**Your objective:**
Please extend the profile of director Isabel Coixet, picking up right after its last sentence.

**Reading passage:**
- - - -
“I think it’s an illness,” director Isabel Coixet says of moviemaking. “It’s a virus you get somehow when you’re a kid and it’s always with you… There is a very specific word for that, a very scientific word called algolagnia. It’s not masochism—it’s exactly the mixture between pleasure and pain. That’s why I say it’s a virus, because there’s no way you can get rid of it—no matter what.”

Coixet, 48, caught the bug early. “I began to go to the cinematheque when I was really young,” she remembers of her upbringing in Barcelona. “It was my refuge. I was happy there.” Watching films by classic auteurs was the genesis of Coixet’s own passion for film: “I remember watching Bergman films, especially The Seventh Seal. I saw that when I was 12 and I didn’t understand a word. But I remember that film really impressed me, because I realized movies can be something else.”

It wasn’t until Coixet landed a job as a copywriter at an ad agency that her career as a moviemaker began in earnest, when she used film stolen from the agency’s production company to make her first short film, Mira y verás, in 1984. Coixet has spent the last 24 years making small, powerful films full of complex characters, most notably My Life Without Me (2003) and The Secret Life of Words (2005), the latter of which won four Goya Awards.

With Elegy, Coixet takes on the formidable task of reinterpreting Philip Roth’s novel, The Dying Animal, for the screen.

It would be difficult to find a more surprising pairing than these two artists. Roth is known for his sprawling meditations on the male psyche, while Coixet is recognized for films that focus on the struggles of complex female protagonists. But with Elegy, Coixet has used this incongruity to her advantage. “It’s a story by one of the most misogynistic writers of his generation [as] seen by a Spanish woman,” she says, laughing, “I really admire Philip Roth and I really respect what he does, but I have my own point of view about his plot and his characters and it’s there, it’s in the film.”
- - - -
Spatial grounding data:
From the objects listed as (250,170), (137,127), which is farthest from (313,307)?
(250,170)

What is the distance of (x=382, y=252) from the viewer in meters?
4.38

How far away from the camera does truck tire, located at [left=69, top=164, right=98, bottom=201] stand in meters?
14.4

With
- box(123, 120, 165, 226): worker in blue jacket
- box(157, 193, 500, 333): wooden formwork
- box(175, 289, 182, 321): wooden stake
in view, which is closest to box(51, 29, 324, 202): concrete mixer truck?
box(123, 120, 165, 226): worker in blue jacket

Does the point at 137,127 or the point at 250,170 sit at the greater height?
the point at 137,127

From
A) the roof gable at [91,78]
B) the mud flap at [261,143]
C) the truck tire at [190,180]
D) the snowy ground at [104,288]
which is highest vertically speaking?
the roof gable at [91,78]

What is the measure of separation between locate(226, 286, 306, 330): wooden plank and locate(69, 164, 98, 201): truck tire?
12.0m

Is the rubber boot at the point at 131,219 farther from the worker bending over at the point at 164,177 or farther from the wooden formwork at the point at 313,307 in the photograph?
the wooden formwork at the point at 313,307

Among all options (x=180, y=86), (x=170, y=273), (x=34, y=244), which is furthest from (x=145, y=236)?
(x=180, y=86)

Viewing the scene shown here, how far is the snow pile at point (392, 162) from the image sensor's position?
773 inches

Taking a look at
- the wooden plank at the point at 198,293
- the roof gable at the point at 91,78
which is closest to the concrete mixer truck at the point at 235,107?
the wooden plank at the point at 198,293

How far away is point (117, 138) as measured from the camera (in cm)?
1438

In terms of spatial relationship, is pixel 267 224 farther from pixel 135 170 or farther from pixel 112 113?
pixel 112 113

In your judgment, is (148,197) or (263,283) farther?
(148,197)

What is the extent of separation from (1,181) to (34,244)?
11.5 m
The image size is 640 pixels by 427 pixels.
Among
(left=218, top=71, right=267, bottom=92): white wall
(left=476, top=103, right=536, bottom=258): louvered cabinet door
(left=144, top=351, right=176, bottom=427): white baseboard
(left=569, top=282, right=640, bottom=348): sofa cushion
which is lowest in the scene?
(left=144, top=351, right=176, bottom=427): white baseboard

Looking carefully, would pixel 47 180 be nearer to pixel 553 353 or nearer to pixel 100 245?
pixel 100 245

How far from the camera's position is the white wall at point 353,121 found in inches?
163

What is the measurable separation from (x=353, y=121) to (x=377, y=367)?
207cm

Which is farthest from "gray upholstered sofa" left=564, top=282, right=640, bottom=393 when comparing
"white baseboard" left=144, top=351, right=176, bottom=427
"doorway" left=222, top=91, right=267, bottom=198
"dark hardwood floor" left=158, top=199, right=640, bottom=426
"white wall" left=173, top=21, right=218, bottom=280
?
- - - -
**Written response:**
Elegy charts the turbulent relationship between David Kepesh (Ben Kingsley), an aging, hedonistic professor, and his student, Consuela (Penélope Cruz). Even in his mid-sixties, Kepesh is assured of his ability to attract women, but is unnerved by his unexpected attachment to his young pupil.
The story is not a simple May-December romance however, and Coixet was determined to convey the depth of her characters and their attraction to one another. “I really understand David Kepesh,” she explains, “I think I understand his reasons—I understand why he acts like he acts—and I really know these kinds of men. I know when you read the story of The Dying Animal, it’s an old professor and a young, Cuban student, you think, ‘Oh, it’s one of those.’ But I think at the end, these two characters, they are the same age.”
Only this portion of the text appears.